**WHAT THE TASK REQUIRES**
Please return every line below that contains the word "image". Case counts.

**DATA TO USE**
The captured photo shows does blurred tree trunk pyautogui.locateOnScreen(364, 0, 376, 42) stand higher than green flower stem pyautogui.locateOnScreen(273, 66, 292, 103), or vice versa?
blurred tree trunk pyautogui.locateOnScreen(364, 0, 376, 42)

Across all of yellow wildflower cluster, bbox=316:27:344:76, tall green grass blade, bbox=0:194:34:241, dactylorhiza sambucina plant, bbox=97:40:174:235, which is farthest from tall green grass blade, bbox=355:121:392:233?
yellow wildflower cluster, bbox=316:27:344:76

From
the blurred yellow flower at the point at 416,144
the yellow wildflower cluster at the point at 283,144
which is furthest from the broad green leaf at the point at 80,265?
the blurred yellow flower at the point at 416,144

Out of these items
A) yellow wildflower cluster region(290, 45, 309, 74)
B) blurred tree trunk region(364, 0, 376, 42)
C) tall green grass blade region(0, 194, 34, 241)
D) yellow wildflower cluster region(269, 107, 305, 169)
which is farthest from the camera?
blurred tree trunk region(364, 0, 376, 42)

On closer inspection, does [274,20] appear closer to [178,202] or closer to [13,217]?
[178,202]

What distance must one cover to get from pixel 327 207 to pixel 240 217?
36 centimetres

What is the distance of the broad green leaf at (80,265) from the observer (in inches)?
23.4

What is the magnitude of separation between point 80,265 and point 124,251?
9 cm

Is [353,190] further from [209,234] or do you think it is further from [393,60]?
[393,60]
---
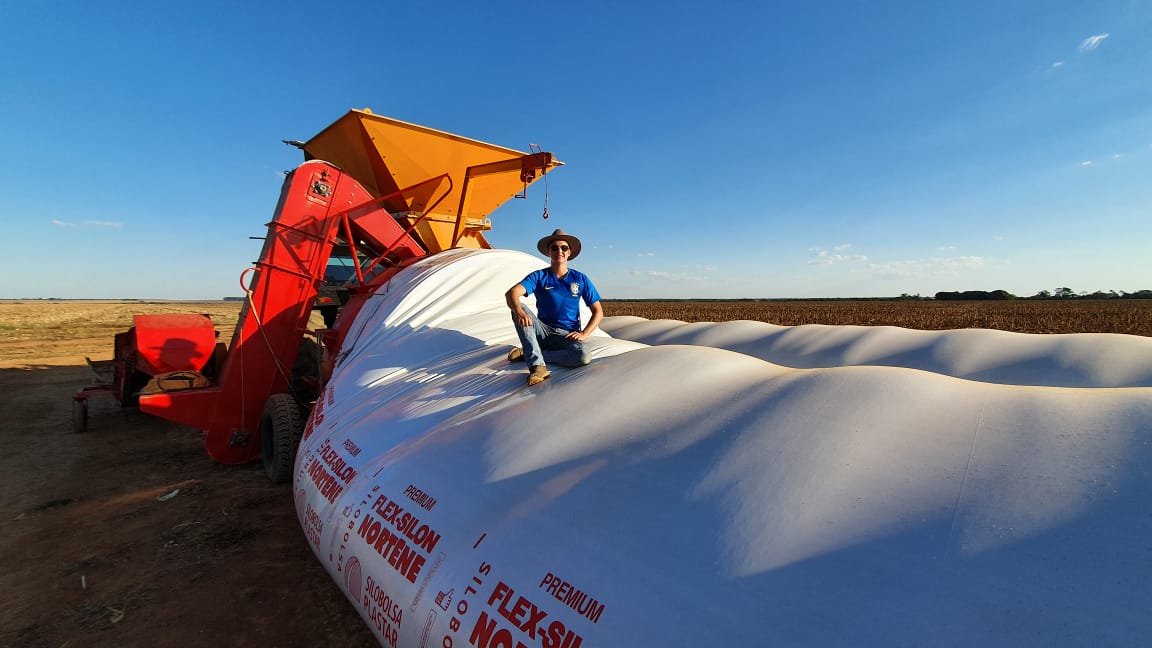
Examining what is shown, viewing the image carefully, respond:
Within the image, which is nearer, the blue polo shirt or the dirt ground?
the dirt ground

**SOLUTION**
Examining what is shown, viewing the image carefully, respond:
Within the image, which is nearer, the blue polo shirt or the dirt ground?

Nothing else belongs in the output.